The Rose Revolution in Georgia, the Orange Revolution in Ukraine, and the triumph of democracy in other lands illustrates the strength of people who stand up for their rights. Democracy in Belarus is not only possible, it is inevitable, and individuals like those in the opposition bring that day closer.
They will need our help. The EU and the U.S. administration deserve great credit for taking a strong stand against Mr. Lukashenko’s abuses. But the international community must take more concrete steps to ensure that Belarus has the tools to build a functioning democracy. Other nations, especially those in the European Union, need to follow Lithuania’s lead by dedicating resources to support democracy in Europe. In this vein, the EU’s recent decision to fund broadcasts into Belarus is welcome, as is the dedication of over 1 million euros in democracy program funding.
When the opposition does triumph, it will chart a new course for Belarus’ relations with Europe and the United States. Belarus does not have to be a pariah, the embarrassment of Europe under a petty dictator. It could instead enjoy close ties to its European neighbors and North American friends. It could free itself from a subservient relationship to Russia that has ill served the Belarusian people. It could follow the course set out by the continent’s most successful democracies, including the one in which we meet today. Lithuania, like its Baltic neighbors, is the perfect example of a country whose politics, security, and economy soared after tyranny was consigned to history’s dustbin.
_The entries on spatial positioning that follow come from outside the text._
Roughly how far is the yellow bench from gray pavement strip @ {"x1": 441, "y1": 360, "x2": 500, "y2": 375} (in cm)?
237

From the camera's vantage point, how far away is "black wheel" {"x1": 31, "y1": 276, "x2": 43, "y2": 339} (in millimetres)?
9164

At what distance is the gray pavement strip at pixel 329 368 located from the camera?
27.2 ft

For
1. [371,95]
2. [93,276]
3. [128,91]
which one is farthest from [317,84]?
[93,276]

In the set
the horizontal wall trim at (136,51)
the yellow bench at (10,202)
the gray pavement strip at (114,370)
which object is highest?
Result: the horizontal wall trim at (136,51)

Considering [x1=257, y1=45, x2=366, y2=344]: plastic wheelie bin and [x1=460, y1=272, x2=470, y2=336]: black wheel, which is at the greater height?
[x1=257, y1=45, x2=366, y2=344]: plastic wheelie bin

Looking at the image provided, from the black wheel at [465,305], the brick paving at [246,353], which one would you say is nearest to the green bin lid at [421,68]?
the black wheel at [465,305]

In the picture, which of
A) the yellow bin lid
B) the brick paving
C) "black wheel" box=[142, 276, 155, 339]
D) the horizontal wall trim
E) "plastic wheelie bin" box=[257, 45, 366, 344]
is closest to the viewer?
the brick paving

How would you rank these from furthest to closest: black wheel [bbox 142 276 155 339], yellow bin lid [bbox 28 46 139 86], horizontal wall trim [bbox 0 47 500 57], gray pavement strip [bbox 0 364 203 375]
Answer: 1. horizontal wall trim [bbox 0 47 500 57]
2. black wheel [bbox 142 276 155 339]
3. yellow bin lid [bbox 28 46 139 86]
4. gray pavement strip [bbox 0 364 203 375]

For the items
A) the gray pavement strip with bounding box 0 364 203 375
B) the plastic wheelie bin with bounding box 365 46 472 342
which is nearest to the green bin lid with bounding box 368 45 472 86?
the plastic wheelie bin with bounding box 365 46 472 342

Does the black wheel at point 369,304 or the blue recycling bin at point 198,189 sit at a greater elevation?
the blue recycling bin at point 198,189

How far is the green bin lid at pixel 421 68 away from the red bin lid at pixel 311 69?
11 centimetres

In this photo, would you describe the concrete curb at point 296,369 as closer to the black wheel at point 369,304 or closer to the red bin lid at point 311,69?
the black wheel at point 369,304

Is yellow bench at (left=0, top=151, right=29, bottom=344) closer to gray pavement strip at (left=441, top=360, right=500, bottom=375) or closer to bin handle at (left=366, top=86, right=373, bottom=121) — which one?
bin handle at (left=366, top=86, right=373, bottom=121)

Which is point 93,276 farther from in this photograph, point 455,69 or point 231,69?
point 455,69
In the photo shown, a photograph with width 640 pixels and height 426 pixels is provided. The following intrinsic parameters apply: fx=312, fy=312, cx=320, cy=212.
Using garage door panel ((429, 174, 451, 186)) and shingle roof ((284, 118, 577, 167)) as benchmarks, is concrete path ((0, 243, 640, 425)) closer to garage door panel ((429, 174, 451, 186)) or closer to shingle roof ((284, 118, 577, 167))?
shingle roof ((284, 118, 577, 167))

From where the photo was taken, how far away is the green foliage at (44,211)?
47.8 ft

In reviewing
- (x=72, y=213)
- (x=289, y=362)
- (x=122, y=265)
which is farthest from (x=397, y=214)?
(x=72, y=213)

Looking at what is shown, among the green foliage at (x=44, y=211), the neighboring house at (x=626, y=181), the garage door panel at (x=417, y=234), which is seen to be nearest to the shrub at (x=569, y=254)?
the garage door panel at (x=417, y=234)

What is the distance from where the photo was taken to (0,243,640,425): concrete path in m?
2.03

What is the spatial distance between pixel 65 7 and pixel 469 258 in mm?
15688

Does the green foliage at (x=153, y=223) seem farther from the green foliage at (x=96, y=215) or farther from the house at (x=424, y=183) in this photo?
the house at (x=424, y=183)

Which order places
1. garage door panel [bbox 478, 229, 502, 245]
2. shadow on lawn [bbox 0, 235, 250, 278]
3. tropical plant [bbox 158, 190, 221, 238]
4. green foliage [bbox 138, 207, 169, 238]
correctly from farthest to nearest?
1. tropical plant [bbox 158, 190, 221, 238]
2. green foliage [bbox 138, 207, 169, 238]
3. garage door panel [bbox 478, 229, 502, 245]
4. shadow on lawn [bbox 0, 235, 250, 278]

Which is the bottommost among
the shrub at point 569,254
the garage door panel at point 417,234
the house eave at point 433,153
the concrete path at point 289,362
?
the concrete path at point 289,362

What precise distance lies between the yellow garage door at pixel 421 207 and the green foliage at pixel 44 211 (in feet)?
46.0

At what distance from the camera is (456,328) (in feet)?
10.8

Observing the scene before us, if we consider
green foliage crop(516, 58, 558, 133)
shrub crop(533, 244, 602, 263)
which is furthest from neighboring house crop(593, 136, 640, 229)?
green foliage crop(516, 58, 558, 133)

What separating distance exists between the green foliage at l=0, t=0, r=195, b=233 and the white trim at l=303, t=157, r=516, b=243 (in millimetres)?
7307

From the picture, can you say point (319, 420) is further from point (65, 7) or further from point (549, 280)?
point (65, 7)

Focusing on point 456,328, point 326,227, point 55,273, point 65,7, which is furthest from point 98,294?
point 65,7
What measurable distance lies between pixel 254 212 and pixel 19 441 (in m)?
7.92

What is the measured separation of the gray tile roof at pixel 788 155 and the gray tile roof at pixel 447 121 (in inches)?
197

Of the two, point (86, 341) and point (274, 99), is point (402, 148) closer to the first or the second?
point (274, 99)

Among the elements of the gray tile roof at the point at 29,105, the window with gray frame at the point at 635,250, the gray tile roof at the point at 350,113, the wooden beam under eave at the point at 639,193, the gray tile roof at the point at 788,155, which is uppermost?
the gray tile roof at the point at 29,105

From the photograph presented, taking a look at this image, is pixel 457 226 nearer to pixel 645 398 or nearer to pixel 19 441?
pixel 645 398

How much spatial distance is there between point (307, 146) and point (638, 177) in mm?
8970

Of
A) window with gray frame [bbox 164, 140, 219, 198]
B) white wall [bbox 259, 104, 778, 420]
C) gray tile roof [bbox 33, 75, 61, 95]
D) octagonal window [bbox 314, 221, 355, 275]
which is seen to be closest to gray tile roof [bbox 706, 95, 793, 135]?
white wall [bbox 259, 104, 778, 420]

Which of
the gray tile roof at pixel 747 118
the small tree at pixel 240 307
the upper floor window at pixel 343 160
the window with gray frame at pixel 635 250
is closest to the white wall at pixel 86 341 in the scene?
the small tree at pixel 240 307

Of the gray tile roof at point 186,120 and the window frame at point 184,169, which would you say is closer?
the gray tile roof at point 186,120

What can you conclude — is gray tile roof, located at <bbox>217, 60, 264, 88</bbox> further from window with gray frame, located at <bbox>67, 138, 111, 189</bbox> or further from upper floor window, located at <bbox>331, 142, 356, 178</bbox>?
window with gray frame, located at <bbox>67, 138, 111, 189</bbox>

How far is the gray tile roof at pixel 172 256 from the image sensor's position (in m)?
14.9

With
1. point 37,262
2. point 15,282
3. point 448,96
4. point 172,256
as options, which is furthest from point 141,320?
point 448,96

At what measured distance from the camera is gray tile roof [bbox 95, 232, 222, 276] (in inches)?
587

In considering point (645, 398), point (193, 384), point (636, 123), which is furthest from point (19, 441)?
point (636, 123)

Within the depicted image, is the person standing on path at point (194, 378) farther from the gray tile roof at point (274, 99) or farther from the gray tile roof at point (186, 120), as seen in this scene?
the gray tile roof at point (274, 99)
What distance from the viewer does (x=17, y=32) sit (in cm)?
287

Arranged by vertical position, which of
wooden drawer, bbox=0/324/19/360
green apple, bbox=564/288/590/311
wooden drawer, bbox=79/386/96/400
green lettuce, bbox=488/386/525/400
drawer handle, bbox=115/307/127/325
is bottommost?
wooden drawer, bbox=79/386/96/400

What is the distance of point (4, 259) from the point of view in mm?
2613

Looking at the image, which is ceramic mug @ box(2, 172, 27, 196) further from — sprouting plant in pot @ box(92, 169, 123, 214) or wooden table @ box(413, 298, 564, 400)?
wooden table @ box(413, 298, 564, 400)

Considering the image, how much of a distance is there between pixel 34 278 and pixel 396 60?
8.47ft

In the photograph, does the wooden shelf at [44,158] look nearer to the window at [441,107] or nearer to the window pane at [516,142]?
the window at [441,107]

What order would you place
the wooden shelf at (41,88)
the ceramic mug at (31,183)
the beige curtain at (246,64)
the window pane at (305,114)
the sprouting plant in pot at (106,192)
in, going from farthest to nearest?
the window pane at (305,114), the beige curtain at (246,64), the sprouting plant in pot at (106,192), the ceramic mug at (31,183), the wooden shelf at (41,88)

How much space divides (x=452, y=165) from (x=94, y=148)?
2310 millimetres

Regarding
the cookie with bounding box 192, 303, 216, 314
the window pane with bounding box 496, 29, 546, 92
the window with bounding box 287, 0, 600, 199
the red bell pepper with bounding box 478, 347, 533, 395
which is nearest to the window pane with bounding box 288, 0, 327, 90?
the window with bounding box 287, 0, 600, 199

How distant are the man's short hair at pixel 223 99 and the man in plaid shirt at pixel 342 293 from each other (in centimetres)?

One day Belarus will do the same. To Mr. Milinkevich and all those who support you, I say that we will not let up. We will continue to pressure the dictatorship, continue to stand by you, and continue to support freedom in Belarus. Freedom in Belarus may come quickly, and no one would be more overjoyed than I. But it also might take years, and we are prepared for that possibility as well.
The fight for freedom and a better life in Belarus is difficult, and you know that better than anyone. We admire your courage and your inner strength, and we will not forget you. One day your country will reassume its proud place as a free and democratic nation. History and the world’s democracies are on your side.